> WHAT YOU NEED TO DO: Reproduce every entry below verbatim, keeping each line unchanged and in its original order.

> EXERCISE INPUTS:
· · · · · · ·

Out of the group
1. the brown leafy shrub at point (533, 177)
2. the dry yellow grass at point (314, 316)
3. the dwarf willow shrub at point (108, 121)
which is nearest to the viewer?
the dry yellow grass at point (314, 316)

· · · · · · ·

> CORRECT OUTPUT:
Out of the group
1. the brown leafy shrub at point (533, 177)
2. the dry yellow grass at point (314, 316)
3. the dwarf willow shrub at point (108, 121)
which is nearest to the viewer?
the dry yellow grass at point (314, 316)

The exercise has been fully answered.